According to the Midrash, the sweet smell of The Garden of Eden that rose from the Cave of the Machpela, is what caused Avraham Avinu to decide that it should be the burial place of his wife Sarah.
There are four couples buried at the site: Adam and Chava (according to the Midrash), Avraham and Sarah, Yitzhak and Rivka and Yakov and Leah. The name of the site Mearat HaMachpela in Hebrew arose due to this fact. The root of the word Machpela stems from the Hebrew word, double. This name was given due to the couples buried there as well as the fact that the structure contained a cave within a cave.
When the spies came to Eretz Yisrael, Calev Ben Yefuneh came to Hevron in order to pray at the gravesites of Our Forefathers as he disagreed with the outlook of the others.
The structure that was erected above the Cave of the Machpela is one of the nicest monuments that remains in its original glory from the period of the second Beit Mikdash. There are those who claim that the building was constructed by Herod as the style is similar to others he built. However, others claim that the building already stood before Herod and that it was actually built by one of the Hasmonian kings. The structure is like a perfect, but smaller, model of the Temple Mount. Its measures about 35 meters by 60 meters. The height of the southern wall is about 20 meters and the walls are nearly 3 feet thick. On the northeastern wall, there is a stone the length of about 7.5 meters that weighs 40 tons.
The stucture stands in excellent form since its construction 2000 years ago and has been in use for the whole time period. Since the destruction of the Second Beit Mikdash, it has fallen under the control of various rulers. It was under the control of the Christian Byzantines, then the Arabs (Muslims), the Crusaders (Christians) and the Mamelukes (Muslims). In the 7th century, during the time of the Byzantines, there was an earthquake that destroyed entire cities throughout Israel. As a result, some stones were dislodged from the southern part of the structure of the Cave of the Machpela.
Throughout the generations, despite great tribulations, Jews (including great leaders), came from all corners of the world in order to pray at the Cave of the Machpela.

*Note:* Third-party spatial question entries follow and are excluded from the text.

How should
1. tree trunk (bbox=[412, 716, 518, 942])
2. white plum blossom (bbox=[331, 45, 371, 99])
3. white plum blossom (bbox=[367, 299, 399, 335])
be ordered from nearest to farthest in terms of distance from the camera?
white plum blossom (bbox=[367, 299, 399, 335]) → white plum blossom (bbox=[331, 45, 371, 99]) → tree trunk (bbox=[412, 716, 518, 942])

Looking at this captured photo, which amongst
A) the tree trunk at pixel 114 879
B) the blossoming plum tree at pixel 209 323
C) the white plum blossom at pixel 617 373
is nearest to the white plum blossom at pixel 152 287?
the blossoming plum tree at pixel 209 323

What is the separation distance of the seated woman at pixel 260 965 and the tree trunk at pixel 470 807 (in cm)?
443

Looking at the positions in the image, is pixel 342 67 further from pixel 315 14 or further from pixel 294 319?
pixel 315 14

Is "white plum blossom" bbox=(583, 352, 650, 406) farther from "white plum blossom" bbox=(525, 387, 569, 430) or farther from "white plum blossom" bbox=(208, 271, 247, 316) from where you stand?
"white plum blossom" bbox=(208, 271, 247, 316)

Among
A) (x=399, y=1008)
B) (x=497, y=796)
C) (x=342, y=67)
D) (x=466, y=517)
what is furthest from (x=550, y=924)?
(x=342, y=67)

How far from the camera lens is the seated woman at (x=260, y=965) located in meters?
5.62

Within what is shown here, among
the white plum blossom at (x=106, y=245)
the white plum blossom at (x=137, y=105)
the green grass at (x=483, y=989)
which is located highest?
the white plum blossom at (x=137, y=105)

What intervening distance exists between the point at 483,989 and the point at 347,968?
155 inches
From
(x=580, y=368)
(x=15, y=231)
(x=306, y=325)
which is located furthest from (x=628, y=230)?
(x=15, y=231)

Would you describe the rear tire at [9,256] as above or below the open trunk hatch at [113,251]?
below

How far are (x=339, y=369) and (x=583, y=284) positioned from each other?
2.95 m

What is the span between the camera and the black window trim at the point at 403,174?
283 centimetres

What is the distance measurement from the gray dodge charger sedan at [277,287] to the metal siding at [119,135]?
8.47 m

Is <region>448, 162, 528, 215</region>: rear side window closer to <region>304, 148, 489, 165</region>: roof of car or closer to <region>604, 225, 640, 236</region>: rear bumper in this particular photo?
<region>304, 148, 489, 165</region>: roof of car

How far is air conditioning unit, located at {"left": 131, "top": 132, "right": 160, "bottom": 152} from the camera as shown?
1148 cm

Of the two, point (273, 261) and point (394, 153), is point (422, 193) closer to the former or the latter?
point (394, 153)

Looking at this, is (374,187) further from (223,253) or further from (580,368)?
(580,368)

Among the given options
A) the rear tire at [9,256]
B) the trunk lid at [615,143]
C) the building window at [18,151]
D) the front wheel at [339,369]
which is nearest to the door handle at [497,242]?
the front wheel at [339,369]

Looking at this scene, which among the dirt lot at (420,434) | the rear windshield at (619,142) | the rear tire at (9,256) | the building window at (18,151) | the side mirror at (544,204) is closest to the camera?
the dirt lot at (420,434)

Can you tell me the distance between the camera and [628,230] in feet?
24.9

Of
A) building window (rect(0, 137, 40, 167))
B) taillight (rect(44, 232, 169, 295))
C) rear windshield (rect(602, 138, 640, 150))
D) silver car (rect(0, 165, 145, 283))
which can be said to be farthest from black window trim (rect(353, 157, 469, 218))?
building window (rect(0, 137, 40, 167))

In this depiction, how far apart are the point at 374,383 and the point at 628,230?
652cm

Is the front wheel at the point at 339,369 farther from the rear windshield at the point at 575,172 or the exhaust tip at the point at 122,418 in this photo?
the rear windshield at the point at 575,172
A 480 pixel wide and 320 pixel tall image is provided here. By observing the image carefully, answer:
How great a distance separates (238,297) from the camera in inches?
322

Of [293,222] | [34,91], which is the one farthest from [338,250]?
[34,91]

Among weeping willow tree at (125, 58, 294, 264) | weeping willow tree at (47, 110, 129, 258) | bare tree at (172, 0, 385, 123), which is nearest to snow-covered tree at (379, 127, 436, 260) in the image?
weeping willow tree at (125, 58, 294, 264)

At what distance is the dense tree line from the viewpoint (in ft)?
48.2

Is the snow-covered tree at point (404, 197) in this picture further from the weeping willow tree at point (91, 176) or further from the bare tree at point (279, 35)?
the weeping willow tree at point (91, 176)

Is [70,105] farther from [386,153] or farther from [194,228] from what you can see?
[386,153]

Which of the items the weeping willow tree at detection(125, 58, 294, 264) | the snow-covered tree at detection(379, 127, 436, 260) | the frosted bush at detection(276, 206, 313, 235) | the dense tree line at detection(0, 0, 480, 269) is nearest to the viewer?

The Mamelukes did not allow Jews to pray at the Cave of the Machpela. They did not allow them to come closer than the seventh step leading up to the entrance from the year 1267. For this entire period, until the liberation of Hevron during The Six-Day War, Jews were not allowed to establish a synagogue on the site. In 1967, when Hevron was liberated by the Israeli army, the inhabitants of the city surrendered without a fight. This could have been due to the fear that the Jews would retaliate against the Arab uprisings of the past.
The historical-archaeological significance of the structure of the Cave of the Machpela surpasses its majestic appearance. The proof of this lies in the many long years that Jews have come to pray at the burial site of Our Forefathers. The glory of the site cannot be expressed in words.
The actual knowledge regarding the cave itself is sparse. It is known that there are two marble columns that stand parallel to one another in the Hall of Yitzhak and that they both are connected to an underground hall where there is another cave.
Over the last generation, the mysterious screen concerning the cave was somewhat lifted and some facts were uncovered about the underground cave. After The Six-Day War, a slender 12 year- old girl, by the name of Michal Arbel, was lowered on a rope through an opening in the Yitzhak Hall that was 26 centimeters in diameter. The child discovered an underground room with three gravestones. A hall, about 16 meters long extended from the room and led to an exit that had been closed off.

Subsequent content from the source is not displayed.